**What is required:**
Copy the records from the line containing "What is the numeric" up to and including the line containing "53655 millimetres", reproducing those lines word for word.

**Supplied information:**

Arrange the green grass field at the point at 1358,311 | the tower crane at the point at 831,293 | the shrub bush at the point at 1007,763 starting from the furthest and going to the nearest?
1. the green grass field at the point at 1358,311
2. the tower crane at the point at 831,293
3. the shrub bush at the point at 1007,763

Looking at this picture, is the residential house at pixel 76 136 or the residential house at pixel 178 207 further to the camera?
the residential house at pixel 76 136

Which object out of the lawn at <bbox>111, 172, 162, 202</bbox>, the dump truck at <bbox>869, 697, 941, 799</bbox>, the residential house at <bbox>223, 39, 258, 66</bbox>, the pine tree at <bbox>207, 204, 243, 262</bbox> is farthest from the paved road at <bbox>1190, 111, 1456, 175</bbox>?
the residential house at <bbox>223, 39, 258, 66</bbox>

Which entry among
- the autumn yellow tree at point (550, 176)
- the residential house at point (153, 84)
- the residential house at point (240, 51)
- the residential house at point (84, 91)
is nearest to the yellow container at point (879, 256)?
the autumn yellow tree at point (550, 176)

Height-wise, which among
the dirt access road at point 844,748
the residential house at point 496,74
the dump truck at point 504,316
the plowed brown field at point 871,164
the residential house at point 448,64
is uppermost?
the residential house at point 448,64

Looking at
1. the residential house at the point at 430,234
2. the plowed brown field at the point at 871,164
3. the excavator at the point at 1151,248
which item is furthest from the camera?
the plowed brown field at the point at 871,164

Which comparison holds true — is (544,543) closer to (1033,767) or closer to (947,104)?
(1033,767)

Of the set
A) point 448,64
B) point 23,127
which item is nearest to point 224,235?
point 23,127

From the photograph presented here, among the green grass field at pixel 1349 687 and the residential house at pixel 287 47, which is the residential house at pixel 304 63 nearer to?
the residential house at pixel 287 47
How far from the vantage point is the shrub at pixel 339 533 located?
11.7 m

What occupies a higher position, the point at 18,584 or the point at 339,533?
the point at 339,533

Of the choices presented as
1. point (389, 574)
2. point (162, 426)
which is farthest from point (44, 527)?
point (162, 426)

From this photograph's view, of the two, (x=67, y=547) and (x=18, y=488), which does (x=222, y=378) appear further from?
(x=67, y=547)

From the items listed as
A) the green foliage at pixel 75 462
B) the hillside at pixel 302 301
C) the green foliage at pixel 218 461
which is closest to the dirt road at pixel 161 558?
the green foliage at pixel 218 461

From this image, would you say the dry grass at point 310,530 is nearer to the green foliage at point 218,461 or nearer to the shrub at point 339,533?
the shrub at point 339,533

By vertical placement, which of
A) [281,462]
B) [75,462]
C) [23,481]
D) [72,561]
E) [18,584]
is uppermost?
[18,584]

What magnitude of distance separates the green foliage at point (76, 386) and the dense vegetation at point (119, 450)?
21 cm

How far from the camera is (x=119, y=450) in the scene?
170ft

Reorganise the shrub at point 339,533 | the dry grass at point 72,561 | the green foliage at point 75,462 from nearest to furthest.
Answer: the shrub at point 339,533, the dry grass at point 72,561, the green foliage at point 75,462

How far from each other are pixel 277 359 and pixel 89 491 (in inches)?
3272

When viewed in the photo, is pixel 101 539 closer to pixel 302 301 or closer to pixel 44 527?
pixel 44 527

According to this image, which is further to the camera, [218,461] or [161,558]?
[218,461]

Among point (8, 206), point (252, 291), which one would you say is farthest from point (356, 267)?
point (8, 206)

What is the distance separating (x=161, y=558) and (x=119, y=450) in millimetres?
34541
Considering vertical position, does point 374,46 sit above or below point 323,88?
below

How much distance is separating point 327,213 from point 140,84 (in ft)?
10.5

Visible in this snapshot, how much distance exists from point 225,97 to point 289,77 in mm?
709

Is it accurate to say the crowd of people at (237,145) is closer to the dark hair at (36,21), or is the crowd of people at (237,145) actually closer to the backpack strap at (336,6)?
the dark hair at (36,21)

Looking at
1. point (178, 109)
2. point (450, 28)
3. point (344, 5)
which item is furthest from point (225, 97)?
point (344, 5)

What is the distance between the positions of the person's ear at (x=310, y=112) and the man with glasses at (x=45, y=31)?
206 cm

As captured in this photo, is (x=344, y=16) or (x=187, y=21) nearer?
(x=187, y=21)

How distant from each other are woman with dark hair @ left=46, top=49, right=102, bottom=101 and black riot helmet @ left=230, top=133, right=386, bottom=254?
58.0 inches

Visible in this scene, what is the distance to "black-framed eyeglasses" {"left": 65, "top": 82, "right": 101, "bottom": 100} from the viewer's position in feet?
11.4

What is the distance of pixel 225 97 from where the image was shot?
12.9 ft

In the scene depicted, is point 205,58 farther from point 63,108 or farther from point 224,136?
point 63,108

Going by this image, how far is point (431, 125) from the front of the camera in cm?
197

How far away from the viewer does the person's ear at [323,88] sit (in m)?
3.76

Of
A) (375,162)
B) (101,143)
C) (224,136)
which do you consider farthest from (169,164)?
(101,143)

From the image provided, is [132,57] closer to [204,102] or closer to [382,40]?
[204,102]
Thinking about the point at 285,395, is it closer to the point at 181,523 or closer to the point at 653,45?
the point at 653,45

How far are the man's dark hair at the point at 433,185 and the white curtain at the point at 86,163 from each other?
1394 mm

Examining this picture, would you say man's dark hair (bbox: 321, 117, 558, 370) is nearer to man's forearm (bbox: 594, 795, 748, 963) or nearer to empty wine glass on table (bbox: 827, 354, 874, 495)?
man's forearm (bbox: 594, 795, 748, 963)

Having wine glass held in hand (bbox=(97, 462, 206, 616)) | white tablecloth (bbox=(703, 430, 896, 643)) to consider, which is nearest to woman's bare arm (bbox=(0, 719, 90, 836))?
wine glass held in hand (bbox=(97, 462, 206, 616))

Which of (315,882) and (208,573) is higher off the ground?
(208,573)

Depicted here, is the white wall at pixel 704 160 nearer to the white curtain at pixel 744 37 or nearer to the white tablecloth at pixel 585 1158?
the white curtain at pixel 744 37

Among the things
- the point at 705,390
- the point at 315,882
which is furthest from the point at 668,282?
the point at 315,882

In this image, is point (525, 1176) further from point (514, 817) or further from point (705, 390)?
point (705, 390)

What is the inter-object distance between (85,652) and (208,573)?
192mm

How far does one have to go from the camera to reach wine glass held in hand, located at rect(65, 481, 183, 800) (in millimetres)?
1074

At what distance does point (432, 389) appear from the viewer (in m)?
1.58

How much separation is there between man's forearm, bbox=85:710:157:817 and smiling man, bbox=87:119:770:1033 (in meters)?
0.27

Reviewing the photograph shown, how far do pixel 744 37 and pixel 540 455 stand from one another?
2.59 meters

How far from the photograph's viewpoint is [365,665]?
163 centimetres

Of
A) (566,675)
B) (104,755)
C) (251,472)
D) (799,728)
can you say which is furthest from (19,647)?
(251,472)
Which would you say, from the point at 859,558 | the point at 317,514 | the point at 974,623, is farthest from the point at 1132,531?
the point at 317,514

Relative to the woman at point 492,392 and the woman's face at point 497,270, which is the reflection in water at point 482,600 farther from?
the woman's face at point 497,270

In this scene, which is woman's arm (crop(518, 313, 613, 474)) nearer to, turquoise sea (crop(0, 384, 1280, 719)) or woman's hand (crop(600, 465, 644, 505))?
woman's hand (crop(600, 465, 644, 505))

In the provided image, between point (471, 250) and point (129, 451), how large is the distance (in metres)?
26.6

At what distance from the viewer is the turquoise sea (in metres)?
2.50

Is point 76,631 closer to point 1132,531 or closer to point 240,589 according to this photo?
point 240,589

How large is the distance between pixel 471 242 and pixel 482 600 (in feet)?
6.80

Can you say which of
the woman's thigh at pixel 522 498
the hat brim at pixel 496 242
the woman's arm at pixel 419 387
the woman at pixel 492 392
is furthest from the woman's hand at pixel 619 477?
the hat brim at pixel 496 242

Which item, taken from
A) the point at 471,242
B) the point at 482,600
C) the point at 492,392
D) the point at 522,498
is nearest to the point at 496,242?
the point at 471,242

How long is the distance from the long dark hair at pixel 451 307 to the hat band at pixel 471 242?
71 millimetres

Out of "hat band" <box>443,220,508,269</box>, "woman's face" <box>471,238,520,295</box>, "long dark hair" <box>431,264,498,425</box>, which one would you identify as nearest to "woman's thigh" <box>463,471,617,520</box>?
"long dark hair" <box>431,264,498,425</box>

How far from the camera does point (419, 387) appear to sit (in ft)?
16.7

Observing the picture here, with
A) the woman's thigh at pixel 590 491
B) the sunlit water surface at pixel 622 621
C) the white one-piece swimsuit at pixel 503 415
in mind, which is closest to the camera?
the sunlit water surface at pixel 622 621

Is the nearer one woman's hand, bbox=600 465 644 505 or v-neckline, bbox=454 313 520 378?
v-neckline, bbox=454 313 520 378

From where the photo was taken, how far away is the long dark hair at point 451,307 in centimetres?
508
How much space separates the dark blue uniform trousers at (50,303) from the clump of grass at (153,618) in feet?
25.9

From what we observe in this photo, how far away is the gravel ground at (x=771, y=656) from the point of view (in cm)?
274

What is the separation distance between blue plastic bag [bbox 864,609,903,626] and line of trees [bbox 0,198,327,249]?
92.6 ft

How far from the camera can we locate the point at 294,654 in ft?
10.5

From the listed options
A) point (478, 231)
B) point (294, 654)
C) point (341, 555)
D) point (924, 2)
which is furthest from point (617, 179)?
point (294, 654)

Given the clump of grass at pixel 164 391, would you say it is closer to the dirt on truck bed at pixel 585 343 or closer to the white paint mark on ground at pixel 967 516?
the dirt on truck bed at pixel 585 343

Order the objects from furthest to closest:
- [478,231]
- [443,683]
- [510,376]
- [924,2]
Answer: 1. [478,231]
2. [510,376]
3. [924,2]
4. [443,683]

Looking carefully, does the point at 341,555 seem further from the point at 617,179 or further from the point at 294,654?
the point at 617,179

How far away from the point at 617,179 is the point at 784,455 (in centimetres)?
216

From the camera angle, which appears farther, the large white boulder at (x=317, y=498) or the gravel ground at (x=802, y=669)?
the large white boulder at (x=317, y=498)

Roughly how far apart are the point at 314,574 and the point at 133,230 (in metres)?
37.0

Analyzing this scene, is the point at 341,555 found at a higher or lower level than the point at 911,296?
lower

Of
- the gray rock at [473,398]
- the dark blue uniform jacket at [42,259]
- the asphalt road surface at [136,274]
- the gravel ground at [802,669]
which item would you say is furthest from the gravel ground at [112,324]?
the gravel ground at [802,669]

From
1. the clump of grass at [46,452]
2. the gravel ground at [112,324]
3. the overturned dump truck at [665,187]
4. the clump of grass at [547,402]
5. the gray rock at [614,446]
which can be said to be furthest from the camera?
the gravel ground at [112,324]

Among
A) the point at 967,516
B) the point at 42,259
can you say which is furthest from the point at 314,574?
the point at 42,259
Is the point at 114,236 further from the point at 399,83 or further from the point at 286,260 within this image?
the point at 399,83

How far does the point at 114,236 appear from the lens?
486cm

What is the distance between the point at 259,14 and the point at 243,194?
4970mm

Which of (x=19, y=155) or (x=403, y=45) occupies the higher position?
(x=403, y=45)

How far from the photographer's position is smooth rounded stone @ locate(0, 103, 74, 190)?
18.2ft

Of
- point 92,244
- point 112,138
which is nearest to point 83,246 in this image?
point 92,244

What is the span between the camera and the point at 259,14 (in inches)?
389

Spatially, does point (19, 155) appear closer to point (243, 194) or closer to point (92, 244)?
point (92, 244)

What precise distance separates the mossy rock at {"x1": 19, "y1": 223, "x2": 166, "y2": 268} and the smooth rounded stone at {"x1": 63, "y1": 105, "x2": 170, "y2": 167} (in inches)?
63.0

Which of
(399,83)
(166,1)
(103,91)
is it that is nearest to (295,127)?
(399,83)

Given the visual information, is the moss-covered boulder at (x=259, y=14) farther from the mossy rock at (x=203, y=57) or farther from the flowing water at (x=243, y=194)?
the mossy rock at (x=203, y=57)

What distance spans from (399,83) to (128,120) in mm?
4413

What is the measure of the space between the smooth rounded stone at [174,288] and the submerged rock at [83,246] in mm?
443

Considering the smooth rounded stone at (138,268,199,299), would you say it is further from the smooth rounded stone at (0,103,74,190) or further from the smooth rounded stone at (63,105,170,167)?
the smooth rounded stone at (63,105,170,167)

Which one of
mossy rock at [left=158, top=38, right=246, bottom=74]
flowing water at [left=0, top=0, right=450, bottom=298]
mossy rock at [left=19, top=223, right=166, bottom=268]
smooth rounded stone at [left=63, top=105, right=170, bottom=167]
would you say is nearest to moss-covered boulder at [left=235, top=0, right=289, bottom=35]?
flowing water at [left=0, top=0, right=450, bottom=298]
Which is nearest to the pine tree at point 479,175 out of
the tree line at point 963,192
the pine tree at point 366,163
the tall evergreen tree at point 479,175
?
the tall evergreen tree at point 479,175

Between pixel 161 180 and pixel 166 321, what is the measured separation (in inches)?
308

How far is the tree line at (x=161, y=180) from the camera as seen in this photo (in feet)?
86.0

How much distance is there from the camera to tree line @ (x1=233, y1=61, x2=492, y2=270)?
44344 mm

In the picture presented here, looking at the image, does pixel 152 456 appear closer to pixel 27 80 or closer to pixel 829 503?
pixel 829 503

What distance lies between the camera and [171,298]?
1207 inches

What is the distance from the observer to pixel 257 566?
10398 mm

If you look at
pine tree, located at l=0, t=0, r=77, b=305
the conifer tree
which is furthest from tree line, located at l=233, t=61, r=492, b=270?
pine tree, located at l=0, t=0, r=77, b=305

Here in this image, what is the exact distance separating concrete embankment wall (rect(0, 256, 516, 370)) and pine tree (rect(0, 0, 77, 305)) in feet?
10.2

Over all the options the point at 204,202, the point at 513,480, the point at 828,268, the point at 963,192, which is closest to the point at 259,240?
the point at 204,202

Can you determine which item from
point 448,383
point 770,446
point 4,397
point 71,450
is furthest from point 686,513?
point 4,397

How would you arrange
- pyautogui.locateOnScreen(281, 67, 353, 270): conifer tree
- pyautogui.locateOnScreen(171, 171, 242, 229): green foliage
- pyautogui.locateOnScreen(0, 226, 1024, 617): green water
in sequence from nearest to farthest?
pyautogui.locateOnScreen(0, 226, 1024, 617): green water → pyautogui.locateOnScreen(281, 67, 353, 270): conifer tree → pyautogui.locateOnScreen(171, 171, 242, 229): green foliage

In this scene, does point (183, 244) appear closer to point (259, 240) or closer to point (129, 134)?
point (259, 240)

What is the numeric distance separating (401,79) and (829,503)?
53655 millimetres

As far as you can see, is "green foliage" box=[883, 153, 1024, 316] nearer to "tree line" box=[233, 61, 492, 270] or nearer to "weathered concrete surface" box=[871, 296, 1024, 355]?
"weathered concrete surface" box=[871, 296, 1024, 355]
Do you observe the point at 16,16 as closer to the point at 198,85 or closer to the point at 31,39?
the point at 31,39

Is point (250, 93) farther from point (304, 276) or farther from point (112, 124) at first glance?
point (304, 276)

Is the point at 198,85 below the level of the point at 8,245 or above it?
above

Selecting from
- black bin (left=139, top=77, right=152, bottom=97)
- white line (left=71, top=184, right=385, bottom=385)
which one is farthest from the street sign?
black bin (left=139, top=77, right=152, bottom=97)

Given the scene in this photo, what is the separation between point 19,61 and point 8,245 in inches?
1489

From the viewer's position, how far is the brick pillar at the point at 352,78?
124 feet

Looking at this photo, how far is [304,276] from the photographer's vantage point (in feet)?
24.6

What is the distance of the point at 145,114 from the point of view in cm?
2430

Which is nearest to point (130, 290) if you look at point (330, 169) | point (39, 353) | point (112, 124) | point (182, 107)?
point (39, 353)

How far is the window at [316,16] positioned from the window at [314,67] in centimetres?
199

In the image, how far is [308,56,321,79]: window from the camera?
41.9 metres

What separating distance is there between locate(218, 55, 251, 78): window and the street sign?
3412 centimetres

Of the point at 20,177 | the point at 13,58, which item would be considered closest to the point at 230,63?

**Complete response:**
What is the numeric distance separating (401,79) and (829,503)?
53655 millimetres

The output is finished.